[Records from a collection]
══════════
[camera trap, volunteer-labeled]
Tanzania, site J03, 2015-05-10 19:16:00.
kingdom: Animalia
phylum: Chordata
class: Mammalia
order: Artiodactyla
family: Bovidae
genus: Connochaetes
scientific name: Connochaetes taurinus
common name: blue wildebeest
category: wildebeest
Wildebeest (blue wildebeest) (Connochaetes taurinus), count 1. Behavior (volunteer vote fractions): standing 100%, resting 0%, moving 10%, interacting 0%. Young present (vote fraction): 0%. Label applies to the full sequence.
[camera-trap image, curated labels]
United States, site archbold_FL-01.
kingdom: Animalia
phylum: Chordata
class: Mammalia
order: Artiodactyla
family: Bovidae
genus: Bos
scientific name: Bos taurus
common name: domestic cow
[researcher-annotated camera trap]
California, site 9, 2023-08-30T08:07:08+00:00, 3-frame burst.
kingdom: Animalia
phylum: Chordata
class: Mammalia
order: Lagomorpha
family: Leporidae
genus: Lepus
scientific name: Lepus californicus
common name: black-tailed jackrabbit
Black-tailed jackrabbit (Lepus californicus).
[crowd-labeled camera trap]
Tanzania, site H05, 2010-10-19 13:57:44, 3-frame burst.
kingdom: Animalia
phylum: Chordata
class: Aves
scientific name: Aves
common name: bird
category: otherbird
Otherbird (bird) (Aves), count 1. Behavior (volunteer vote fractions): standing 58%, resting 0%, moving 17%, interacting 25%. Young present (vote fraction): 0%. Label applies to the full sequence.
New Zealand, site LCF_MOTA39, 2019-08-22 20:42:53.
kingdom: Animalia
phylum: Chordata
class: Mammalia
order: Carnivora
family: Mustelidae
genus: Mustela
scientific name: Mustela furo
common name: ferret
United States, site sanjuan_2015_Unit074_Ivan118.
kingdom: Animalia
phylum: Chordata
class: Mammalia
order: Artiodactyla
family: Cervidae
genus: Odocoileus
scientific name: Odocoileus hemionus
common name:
══════════
> **TASK**: What is needed is an exact repetition of all the entries above.

> **RESPONSE FOR THIS EXERCISE**:
[camera trap, volunteer-labeled]
Tanzania, site J03, 2015-05-10 19:16:00.
kingdom: Animalia
phylum: Chordata
class: Mammalia
order: Artiodactyla
family: Bovidae
genus: Connochaetes
scientific name: Connochaetes taurinus
common name: blue wildebeest
category: wildebeest
Wildebeest (blue wildebeest) (Connochaetes taurinus), count 1. Behavior (volunteer vote fractions): standing 100%, resting 0%, moving 10%, interacting 0%. Young present (vote fraction): 0%. Label applies to the full sequence.
[camera-trap image, curated labels]
United States, site archbold_FL-01.
kingdom: Animalia
phylum: Chordata
class: Mammalia
order: Artiodactyla
family: Bovidae
genus: Bos
scientific name: Bos taurus
common name: domestic cow
[researcher-annotated camera trap]
California, site 9, 2023-08-30T08:07:08+00:00, 3-frame burst.
kingdom: Animalia
phylum: Chordata
class: Mammalia
order: Lagomorpha
family: Leporidae
genus: Lepus
scientific name: Lepus californicus
common name: black-tailed jackrabbit
Black-tailed jackrabbit (Lepus californicus).
[crowd-labeled camera trap]
Tanzania, site H05, 2010-10-19 13:57:44, 3-frame burst.
kingdom: Animalia
phylum: Chordata
class: Aves
scientific name: Aves
common name: bird
category: otherbird
Otherbird (bird) (Aves), count 1. Behavior (volunteer vote fractions): standing 58%, resting 0%, moving 17%, interacting 25%. Young present (vote fraction): 0%. Label applies to the full sequence.
New Zealand, site LCF_MOTA39, 2019-08-22 20:42:53.
kingdom: Animalia
phylum: Chordata
class: Mammalia
order: Carnivora
family: Mustelidae
genus: Mustela
scientific name: Mustela furo
common name: ferret
United States, site sanjuan_2015_Unit074_Ivan118.
kingdom: Animalia
phylum: Chordata
class: Mammalia
order: Artiodactyla
family: Cervidae
genus: Odocoileus
scientific name: Odocoileus hemionus
common name:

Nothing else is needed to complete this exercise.